Das Verwaltungsgericht ist gemäss § 41 Abs. 1 in
Verbindung mit § 19 Abs. 1 lit. a des
Verwaltungsrechtspflegegesetzes vom 24. Mai 1959 (VRG) für die Behandlung
der vorliegenden Beschwerde zuständig. Die Vorinstanz trat auf den Rekurs nicht
ein, weil die Beschwerdeführenden die Frist für die Zustellung des
Bauentscheids gemäss § 315 Abs. 1 des
Planungs- und Baugesetzes vom 7. September 1975 (PBG) verpasst
hatten und sie diese folglich als nicht als legitimiert erachtete. Die
Beschwerdeführenden sind befugt, sich auf dem Rechtsmittelweg gegen den
Nichteintretensentscheid zu wehren (vgl. Martin Bertschi in: Alain Griffel
[Hrsg.], Kommentar zum Verwaltungsrechtspflegegesetz des Kantons Zürich, 3. A.,
Zürich etc. 2014 [Kommentar VRG], Vorbemerkungen zu §§ 19–28a N. 58). Die weiteren Sachurteilsvoraussetzungen
sind ebenfalls erfüllt; auf die Beschwerde ist einzutreten.
2.
Strittig ist, ob das Baurekursgericht zufolge Verwirkung des
Rekursrechts nicht auf das Rechtsmittel eintreten durfte. Dieses begründete seinen Entscheid
im Wesentlichen damit, dass die seinerzeitigen Rekurrierenden keine Zustellung
des baurechtlichen Entscheids für die 2. Projektänderung verlangt hätten.
2.1
Wer
im baurechtlichen Verfahren Ansprüche geltend machen will, hat laut § 315 Abs. 1 PBG innert 20 Tagen seit der öffentlichen Bekanntmachung bei
der örtlichen Baubehörde schriftlich die Zustellung des baurechtlichen
Entscheids zu verlangen. Wer den baurechtlichen Entscheid nicht rechtzeitig
verlangt, hat gemäss § 316 Abs. 1 PBG das Rekursrecht verwirkt (vgl.

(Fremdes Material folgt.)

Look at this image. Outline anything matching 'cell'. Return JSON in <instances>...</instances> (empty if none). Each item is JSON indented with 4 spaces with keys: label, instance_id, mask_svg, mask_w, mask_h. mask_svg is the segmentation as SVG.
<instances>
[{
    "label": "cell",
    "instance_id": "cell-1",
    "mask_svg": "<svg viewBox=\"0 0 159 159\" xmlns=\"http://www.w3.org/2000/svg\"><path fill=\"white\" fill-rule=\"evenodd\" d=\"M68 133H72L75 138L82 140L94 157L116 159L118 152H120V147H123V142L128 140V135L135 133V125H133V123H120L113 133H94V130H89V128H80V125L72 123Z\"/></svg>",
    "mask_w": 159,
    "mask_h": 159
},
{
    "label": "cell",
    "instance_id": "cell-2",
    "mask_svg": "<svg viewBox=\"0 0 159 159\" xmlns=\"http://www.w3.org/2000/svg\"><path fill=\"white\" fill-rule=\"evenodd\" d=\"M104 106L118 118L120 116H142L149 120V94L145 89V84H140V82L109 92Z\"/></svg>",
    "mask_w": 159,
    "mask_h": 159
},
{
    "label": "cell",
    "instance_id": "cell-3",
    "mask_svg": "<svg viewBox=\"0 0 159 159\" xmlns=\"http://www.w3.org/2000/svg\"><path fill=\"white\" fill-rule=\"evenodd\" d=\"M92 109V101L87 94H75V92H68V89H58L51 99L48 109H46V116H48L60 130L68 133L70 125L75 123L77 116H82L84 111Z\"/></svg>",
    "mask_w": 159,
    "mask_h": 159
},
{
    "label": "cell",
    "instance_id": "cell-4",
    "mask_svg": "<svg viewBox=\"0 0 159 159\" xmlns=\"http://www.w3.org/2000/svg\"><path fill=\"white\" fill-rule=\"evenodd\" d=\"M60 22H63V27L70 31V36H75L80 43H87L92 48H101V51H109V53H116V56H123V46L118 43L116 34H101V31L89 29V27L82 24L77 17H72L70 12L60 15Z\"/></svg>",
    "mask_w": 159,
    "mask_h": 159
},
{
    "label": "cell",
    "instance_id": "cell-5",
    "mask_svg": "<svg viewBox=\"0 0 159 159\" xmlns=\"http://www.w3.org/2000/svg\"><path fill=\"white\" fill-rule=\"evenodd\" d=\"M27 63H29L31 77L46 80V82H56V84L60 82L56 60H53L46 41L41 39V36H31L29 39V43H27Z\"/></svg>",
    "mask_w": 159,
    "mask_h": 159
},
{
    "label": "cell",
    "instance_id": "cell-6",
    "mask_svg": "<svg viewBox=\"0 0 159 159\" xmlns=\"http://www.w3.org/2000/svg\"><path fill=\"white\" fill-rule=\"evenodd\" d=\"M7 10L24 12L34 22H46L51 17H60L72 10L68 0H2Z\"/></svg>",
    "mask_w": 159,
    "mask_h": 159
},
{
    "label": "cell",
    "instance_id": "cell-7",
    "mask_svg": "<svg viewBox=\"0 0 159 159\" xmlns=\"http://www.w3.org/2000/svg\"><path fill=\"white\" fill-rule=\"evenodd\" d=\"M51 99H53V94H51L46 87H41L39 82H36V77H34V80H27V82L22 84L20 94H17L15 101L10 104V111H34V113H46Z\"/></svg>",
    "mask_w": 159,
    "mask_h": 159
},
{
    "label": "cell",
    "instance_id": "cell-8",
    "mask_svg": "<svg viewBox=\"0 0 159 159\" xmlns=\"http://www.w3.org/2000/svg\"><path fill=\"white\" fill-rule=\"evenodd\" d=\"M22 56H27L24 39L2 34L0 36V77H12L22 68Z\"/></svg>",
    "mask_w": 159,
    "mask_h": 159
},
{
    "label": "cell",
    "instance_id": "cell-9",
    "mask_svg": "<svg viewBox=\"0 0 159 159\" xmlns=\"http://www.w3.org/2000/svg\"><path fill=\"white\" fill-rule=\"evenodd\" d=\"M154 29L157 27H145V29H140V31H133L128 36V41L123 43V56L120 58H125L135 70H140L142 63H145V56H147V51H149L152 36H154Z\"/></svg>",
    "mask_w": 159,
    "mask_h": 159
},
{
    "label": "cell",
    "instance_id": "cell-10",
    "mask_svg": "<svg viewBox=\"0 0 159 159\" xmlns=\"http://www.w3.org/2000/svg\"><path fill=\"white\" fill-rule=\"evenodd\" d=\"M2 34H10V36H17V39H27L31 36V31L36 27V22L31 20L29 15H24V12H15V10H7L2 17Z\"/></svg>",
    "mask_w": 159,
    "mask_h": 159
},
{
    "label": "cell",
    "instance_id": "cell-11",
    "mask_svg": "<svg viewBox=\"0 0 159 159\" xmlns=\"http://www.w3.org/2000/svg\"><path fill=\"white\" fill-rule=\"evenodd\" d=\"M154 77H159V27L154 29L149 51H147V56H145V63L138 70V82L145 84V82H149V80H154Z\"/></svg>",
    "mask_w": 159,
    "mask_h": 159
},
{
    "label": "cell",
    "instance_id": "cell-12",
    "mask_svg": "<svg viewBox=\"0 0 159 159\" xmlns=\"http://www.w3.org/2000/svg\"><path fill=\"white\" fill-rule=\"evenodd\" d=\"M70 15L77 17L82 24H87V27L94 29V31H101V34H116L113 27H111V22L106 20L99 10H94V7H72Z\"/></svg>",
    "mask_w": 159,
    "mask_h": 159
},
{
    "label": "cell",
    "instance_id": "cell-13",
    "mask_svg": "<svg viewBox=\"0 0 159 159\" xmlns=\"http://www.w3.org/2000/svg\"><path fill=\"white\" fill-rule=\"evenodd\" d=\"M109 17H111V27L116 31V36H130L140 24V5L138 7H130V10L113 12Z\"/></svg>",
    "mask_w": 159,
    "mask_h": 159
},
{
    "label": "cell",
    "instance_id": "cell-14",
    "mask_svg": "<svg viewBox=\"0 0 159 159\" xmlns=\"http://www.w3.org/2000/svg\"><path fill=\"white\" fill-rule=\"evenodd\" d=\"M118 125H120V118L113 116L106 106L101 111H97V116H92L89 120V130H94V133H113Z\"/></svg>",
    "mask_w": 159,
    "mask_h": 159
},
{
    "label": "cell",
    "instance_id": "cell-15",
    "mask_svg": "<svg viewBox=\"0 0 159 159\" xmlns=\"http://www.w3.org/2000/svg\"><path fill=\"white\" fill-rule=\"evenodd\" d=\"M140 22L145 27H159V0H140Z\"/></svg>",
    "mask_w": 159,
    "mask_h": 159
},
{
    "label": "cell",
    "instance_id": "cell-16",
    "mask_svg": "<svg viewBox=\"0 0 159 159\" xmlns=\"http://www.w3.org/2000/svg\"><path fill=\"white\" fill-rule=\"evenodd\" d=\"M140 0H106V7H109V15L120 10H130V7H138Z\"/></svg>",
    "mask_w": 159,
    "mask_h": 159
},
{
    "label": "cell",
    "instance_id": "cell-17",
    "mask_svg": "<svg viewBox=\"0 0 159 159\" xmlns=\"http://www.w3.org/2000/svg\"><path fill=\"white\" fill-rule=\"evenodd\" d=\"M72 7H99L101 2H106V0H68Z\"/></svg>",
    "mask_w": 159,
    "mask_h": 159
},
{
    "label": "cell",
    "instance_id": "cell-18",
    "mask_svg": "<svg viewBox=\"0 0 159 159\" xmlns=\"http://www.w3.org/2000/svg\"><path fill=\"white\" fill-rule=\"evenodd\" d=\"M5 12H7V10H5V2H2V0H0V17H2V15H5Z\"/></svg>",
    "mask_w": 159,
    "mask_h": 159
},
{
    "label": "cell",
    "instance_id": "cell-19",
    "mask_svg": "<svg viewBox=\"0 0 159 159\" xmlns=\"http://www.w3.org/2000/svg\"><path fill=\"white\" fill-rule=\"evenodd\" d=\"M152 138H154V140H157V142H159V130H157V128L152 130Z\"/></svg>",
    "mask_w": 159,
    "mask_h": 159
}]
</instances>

Kaspar Plüss in: Alain Griffel [Hrsg.], Kommentar zum
Verwaltungsrechtspflegegesetz des Kantons Zürich, 3. A., Zürich 2014
[Kommentar VRG], § 10 N. 71; Christoph Fritzsche/Peter Bösch/Thomas
Wipf/Daniel Kunz, Zürcher Planungs- und Baurecht, 6. Auflage, Wädenswil
2019, S. 401).
2.2
Ist dagegen das Begehren rechtzeitig
angebracht worden, sind dem Gesuchsteller alle baurechtlichen Entscheide über
das Vorhaben zuzustellen, solange keine neue Aussteckung und Bekanntmachung
erfolgt ist (§ 316 Abs. 2 PBG). Dies gilt etwa für die Bewilligung von Projektänderungen
(BEZ 2011 Nr. 55; BEZ 2009 Nr. 26), für
Wiedererwägungsentscheide, für nachträgliche Bewilligungen und für eine
kantonalrechtliche Änderungsbewilligung oder Genehmigung (Fritzsche/Bösch/Wipf/Kunz,
S. 404).
Der zweite Halbsatz von
§ 316 Abs. 2 PBG geht davon aus, dass eine Profilierung ins Auge
springt und anzeigt, dass bauliche Massnahmen geplant sind. Daher kann vom
interessierten Nachbarn grundsätzlich verlangt werden, dass er auf eine neue
Aussteckung wieder neu reagiert und ein zweites Zustellbegehren einreicht. Ein
zweites Zustellbegehren setzt indessen kumulativ eine neue Aussteckung und eine
neue Publikation voraus (Fritzsche/Bösch/Wipf/Kunz, S. 404)
Von einer neuen Aussteckung im
Sinn von § 316 Abs. 2 PBG kann nur gesprochen werden, wenn sie
deutlich als solche ersichtlich ist (neue, zusätzliche Gebäudekörper, nicht
aber die Verschiebung oder Erhöhung einzelner Stangen). Ist nicht in diesem
Sinn eine neue Aussteckung erfolgt, sind Dritten Entscheide aufgrund des
ursprünglichen Begehrens unaufgefordert zuzustellen (BEZ 2000
Nr. 31).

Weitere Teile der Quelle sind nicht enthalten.